Summary: This message of Jeremiah is given in the context of strong accusations and warnings because of the unfaithfulness of the people of God.
Jeremiah 6:16… "This is what the LORD says: ’Stand at the crossroads and look; ask for the ancient paths, ask where the good way is, and walk in it, and you will find rest for your souls.’ But you said, `We will not walk in it.’"
This message of Jeremiah is given in the context of strong accusations and warnings because of the unfaithfulness of the people of God.
1:16 - "I will pronounce my judgments on my people because of their wickedness in forsaking me, in burning incense to other gods and in worshipping what their hands have made."
2:13 - "My people have committed two sins: They have forsaken me, the spring of living water, and have dug their own cisterns, broken cisterns that cannot hold water."
3:14 - "’Return, faithless people,’ declares the LORD, ’for I am your husband. I will choose you--one from a town and two from a clan--and bring you to Zion.’"
4:22 - "My people are fools; they do not know me. They are senseless children; they have no understanding. They are skilled in doing evil; they know not how to do good."
5:30,31 - "A horrible and shocking thing has happened in the land: The prophets prophesy lies, the priests rule by their own authority, and my people love it this way. But what will you do in the end?"
It is in this context of calling a wayward people back to God that Jeremiah confronts Jerusalem. Is that the type of people who are hearing the message of Jeremiah today? Are we the intended audience?
Chances are, for the most part, we represent people who have already returned to God, and we don’t need to hear a scathing, message intended for backsliders.
However, in this verse is some excellent advice regardless of where we may be in our relationship with the Lord. There are decisions being made every day - we frequently find ourselves at a "crossroad", and need guidance and wisdom in making godly decisions.
Notice with me that the verse can easily be divided into three parts:
1. Stand and Look;
2. Ask and Walk;
3. Rest or Refuse.
I. Stand - Look
In a moment of decision, it’s important to stop and give careful consideration.
ILL… RR Crossings… There aren’t many left, but RR crossings on our country roads say it well, "Stop, Look, Listen".
The problem we constantly face is that we have become a culture of haste.
Joke … decision time for a gorilla… Maybe you’ve heard about the gorilla in a zoo holding a Bible in one hand & a book about evolution in the other. He was looking confused, so someone asked, “What are you doing?” The gorilla answered, “Well, I’m trying to decide if I’m my brother’s keeper or my keeper’s brother.”
Just prior to the turn of the century, this commentary was printed in the "New York Times":
ILL… "The 20th century is being called the ’hundred-year madness’. It started with horses and hours. It ends with Maseratis and microseconds, with cars speeding across highways, airplanes streaking across skies, microprocessors burning across desktops and magnificent metal birds called Discovery, Endeavor and Columbia circling the earth. This century’s mad dash of innovation has produced all of these things -- and the most frantic human era ever.

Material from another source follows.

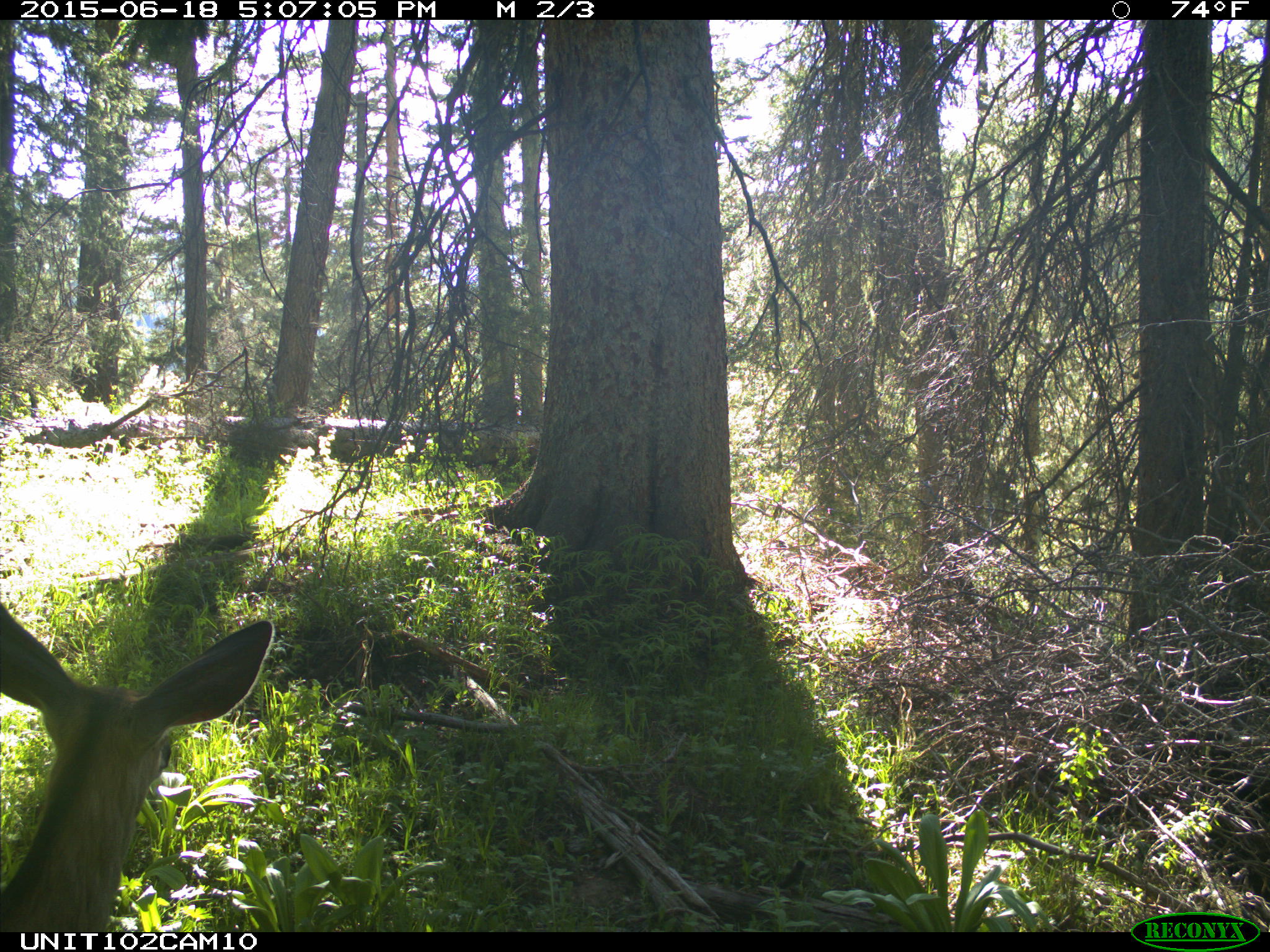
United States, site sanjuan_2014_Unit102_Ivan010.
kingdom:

"We phone. We fax. We page. We e-mail. We stuff day planners. We race from one end of life to the other, rarely glancing over our shoulders. Technology, mass media and a desire to do more, do it better and do it yesterday have turned us into a world that hurries.
"Stop and smell the roses? No more. Instead, better wake up and smell the coffee. What an exhilarating, exhausting world we’ve created - a world of seven-day diets and 24-hour news channels and one-hour photo processing and 30-minute pizza delivery and 10-minute facials and two-minute warnings and Minute Rice.

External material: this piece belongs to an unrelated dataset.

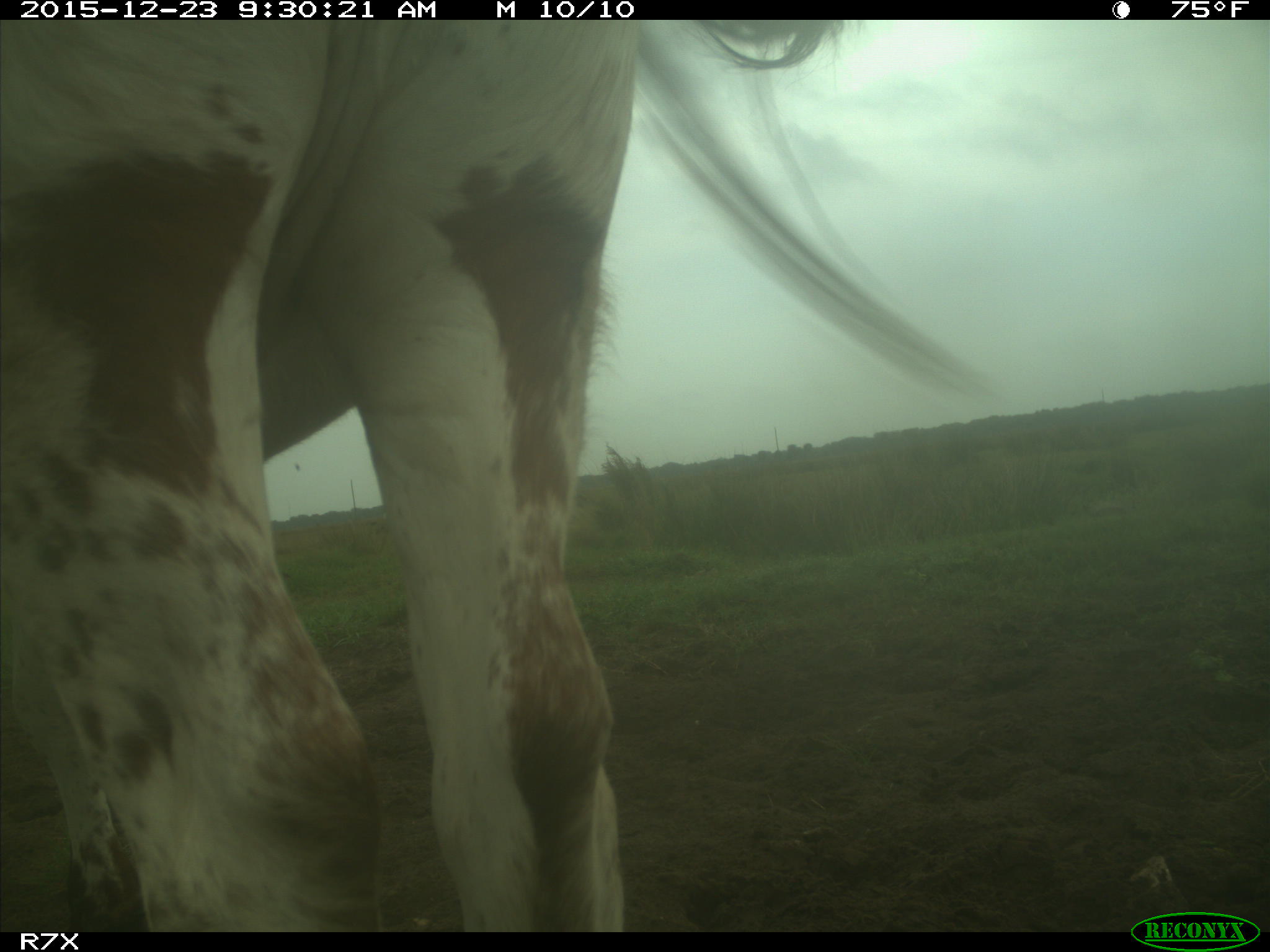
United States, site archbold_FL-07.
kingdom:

"Fast food. Fast computers. Fast cars in fast lanes. Nestle Quik and Quik Marts and quick-cut commercials. A superhero faster than a speeding bullet and a bullet train faster than a speeding car. VCRs with five fast-forward settings. Sound bites and the rat race and instant coffee and microwave popcorn and radio stations that make a breathless promise: `You give us 22 minutes, we’ll give you the world.’
"Get rich quick. Get fast-tracked. Get your 15 minutes of fame. Live fast, die young, and leave a good-looking corpse. Run on empty. Just do it.
"People do recognize this kind of hurry in their lives. They talk of fixing it, but they do not have the time.
A survey conducted for Hilton hotels found 71 percent of Americans think time is moving too quickly, but only half of them would slow down if they could. And even fewer -- 43 percent -- don’t think thinning their packed schedules would make them happier."